* PASSAGE PROVIDED *
Extending Vue

This project template provides a framework for writing different parts of your app in a structured way powered by Vue:

The following topics will teach you mode about how and why these different building blocks work, and how to extend Vue for more advanced use cases.

Vue mixins

Official guide on Vue mixins

Vue mixins can be added under src/mixins/. Global mixins defined there will be registered automatically and will extend your components.

Vue directives

Official guide on Vue directives

Vue mixins can be added under src/directives/. Global directives defined there will be registered automatically and will be available in your components.

Vue filters

Official guide on Vue filters

Vue filters can be added under src/filters/. Global filters defined there will be registered automatically and will be available in your components.

Vue plugins

Official guide on Vue plugins

Vue plugins can be added under src/vendor/ like any other library, and then imported in the main Vue setup file.

There's no strict definition for what exactly is a "Vue plugin". Generally plugins are externally managed JS packages that add functionality as parameters, methods, directives and/or mixins to Vue either globally or on component level.

Guide to installing new plugin

Writing custom plugins

Vue provides a way to install and use a plugin, but there is no strict and guided plugin architecture. It's up to the author to use the API of Vue to deliver the intended functionality in whatever format they wish. Because of this, it can take some time to learn the best practices about authoring Vue plugins, especially if you expect change detection to work reliably. Keep this in mind if you want to publish custom plugins.

Initializing new Vue objects

Anything can be written as a Vue object. You can always create a new Vue instance with new Vue({ ... }) (this is how our services are written) and write an object that can take advantage of Vue's change detection, computed properties, lifecycle hooks and other goodies. Vue can deliver a lot of great functionality even if you never intend to render anything.

* TASK INSTRUCTIONS *
- A) List every folder path under src/ that the page on extending Vue names.
- B) Summarize the page on extending Vue in two sentences.
- C) Write a continuation of the page on extending Vue, starting after its final sentence.

* STORED DATA *
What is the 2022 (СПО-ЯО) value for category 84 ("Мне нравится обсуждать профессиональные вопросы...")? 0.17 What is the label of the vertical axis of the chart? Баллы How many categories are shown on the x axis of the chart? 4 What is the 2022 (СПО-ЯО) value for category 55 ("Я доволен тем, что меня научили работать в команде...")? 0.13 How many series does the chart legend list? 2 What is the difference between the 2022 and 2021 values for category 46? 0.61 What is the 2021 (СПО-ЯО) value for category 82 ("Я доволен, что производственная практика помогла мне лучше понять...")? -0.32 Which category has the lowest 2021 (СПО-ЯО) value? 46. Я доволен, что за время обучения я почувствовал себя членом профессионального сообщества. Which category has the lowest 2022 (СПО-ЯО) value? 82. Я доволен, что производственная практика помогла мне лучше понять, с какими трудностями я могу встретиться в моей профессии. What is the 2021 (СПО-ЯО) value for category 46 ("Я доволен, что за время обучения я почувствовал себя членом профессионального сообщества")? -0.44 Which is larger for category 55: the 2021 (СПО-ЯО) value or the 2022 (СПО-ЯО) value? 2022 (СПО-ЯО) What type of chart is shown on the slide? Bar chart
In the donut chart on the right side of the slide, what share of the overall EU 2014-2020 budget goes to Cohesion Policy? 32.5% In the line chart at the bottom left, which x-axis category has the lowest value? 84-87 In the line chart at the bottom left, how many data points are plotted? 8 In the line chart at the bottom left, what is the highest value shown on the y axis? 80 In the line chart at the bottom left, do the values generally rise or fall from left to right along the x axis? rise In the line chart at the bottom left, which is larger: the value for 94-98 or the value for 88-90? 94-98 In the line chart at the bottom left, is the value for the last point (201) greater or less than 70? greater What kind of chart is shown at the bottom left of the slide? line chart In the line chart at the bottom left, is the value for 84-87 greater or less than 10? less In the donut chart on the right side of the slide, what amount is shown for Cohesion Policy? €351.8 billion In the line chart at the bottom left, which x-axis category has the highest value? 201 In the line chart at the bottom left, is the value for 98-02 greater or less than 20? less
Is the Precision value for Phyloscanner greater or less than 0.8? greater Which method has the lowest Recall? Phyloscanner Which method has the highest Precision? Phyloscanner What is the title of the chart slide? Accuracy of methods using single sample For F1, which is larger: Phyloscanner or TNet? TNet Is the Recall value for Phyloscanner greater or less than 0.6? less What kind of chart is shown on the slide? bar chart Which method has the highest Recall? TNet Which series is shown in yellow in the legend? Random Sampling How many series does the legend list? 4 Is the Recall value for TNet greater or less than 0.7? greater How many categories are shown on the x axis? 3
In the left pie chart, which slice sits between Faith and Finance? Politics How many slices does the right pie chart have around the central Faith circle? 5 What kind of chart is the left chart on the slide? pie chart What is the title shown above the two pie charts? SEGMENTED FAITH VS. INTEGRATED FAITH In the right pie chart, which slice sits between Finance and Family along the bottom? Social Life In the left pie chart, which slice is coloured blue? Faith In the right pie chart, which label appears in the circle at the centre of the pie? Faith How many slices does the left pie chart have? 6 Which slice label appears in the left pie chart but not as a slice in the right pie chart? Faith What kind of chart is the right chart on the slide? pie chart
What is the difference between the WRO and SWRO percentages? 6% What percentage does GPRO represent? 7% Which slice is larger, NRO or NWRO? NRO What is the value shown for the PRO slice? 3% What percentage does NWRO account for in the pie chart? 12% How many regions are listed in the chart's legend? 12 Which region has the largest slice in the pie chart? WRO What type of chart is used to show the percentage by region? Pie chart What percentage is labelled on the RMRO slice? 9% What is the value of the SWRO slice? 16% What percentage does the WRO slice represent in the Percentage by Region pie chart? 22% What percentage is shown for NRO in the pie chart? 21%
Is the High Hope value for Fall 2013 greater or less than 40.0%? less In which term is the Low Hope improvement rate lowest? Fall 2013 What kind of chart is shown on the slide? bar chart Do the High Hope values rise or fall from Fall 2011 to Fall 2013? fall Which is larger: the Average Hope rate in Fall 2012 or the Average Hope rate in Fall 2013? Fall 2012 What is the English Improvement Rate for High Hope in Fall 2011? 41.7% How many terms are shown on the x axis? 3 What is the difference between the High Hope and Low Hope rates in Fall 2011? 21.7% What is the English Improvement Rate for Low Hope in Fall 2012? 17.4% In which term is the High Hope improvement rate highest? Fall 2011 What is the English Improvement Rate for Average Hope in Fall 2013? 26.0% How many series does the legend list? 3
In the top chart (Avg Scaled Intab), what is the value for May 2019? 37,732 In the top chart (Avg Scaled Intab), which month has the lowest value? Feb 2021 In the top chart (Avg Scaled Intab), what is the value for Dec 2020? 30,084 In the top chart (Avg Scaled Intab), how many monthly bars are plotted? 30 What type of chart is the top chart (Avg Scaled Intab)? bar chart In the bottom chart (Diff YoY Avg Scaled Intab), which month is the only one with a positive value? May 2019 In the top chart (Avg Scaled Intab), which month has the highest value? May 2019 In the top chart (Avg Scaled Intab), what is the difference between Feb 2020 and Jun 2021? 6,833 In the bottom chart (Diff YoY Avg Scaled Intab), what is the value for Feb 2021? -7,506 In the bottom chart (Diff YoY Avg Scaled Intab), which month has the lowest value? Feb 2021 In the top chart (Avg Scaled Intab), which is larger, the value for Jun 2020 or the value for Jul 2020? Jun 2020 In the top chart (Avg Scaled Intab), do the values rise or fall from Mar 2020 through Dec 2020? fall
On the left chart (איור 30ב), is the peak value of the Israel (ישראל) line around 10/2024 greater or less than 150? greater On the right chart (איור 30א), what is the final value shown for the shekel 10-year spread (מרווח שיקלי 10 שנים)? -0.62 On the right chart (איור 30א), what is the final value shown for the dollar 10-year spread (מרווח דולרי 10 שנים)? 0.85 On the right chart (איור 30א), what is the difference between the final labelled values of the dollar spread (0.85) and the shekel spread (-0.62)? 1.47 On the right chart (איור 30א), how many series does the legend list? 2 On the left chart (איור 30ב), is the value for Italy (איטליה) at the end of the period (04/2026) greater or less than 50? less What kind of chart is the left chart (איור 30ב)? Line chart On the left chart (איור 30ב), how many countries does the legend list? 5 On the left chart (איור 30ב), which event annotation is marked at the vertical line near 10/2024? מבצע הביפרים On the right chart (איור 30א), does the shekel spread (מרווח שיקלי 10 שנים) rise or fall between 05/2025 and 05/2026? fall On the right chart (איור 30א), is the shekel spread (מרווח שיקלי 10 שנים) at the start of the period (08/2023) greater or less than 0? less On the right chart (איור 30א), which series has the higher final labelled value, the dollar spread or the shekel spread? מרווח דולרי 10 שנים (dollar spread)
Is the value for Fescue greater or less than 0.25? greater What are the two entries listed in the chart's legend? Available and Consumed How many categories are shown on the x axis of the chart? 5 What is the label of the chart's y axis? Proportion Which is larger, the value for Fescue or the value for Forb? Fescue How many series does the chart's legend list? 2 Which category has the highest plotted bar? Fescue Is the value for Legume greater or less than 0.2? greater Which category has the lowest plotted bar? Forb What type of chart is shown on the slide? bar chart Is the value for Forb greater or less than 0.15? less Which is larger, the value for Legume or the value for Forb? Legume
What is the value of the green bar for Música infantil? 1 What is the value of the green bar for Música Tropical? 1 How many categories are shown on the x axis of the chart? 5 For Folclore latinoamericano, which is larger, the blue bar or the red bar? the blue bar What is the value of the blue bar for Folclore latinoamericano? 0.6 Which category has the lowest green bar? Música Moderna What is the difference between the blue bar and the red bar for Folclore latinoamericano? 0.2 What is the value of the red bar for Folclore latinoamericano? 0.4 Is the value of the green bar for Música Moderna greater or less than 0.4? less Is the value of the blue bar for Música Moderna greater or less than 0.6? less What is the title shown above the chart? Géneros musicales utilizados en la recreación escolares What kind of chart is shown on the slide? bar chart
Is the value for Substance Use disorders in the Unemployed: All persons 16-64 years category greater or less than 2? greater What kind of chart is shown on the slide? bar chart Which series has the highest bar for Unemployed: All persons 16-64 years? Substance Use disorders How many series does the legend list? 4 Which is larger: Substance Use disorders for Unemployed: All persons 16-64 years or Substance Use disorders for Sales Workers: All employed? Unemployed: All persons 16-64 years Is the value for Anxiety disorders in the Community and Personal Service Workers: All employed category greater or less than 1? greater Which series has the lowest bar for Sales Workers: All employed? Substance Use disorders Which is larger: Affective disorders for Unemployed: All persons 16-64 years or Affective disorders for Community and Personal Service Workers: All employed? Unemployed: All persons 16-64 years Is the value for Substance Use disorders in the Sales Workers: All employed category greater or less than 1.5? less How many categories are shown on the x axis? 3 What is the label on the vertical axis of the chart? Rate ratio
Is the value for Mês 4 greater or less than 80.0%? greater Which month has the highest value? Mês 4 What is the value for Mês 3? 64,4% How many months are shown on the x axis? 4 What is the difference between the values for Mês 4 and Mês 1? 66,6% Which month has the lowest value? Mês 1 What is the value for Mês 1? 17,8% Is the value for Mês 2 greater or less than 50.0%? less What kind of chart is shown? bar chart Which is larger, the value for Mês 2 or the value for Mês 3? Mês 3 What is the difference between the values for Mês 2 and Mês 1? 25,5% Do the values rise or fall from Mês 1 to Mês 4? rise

* OUTPUTS BY TASK *
- A) src/mixins/, src/directives/, src/filters/, src/vendor/

- B) Global mixins and filters placed in their own folders under src/ are registered automatically, while plugins go under src/vendor/ and are imported in the main Vue setup file. Because Vue has no strict plugin architecture, learning best practices for writing plugins takes time, and any object can be created as a new Vue instance to use change detection, computed properties and lifecycle hooks even without rendering anything.

- C)
// somefile.js
export default new Vue({
    data: function () {
        return {
            someNumber: 1
        };
    },
    computed: {
        someNumberTimesTen: function () {
            return this.someNumber * 10;
        }
    },
    methods: {
        iterate: function () {
            this.someNumber++;
        }
    }
});
// anotherfile.js
import thing from 'somefile.js';
console.log(thing.someNumber, thing.someNumberTimesTen); // 1, 10
thing.iterate();
console.log(thing.someNumber, thing.someNumberTimesTen); // 2, 20

Extending new Vue objects

You can also use Vue.extend({ ... }) to write new models that you can instantiate later (this is how our models are written).

// somefile.js
var Foo = Vue.extend({
    props: {
        title: {
            type: String,
            default: 'Foo'
        }
    },
    computed: {
        titleWithPrefix: function () {
            return 'Bar ' + this.title;
        }
    }
});
export default Foo;
// anotherfile.js
import Foo from 'somefile.js';

// Create new object
// titleWithPrefix will be 'Bar Bar'
var f = new Foo({
    propsData: {
        title: 'Bar'
    }
});

// titleWithPrefix will be 'Bar Vue'
f.title = 'Vue';

Injecting any library into components

If you prefer to write component code with plugins available in this (such as this.$http), you can inject any library into the Vue prototype as explained by the Vue team on Medium.

For example, to inject Axios into Vue instead of using it like any other vendor code, you can load it up like other plugins like this:

// src/plugins/vue-http.js
import Vue from 'vue';
import Axios from 'axios';
Vue.prototype.$http = Axios;
export default Axios;
// src/plugins/index.js
import VueHttp from './vue-http';
export {
    VueHttp,
    ...
};
export default {
    VueHttp,
    ...
};

After this, Axios is available as this.$http in your components.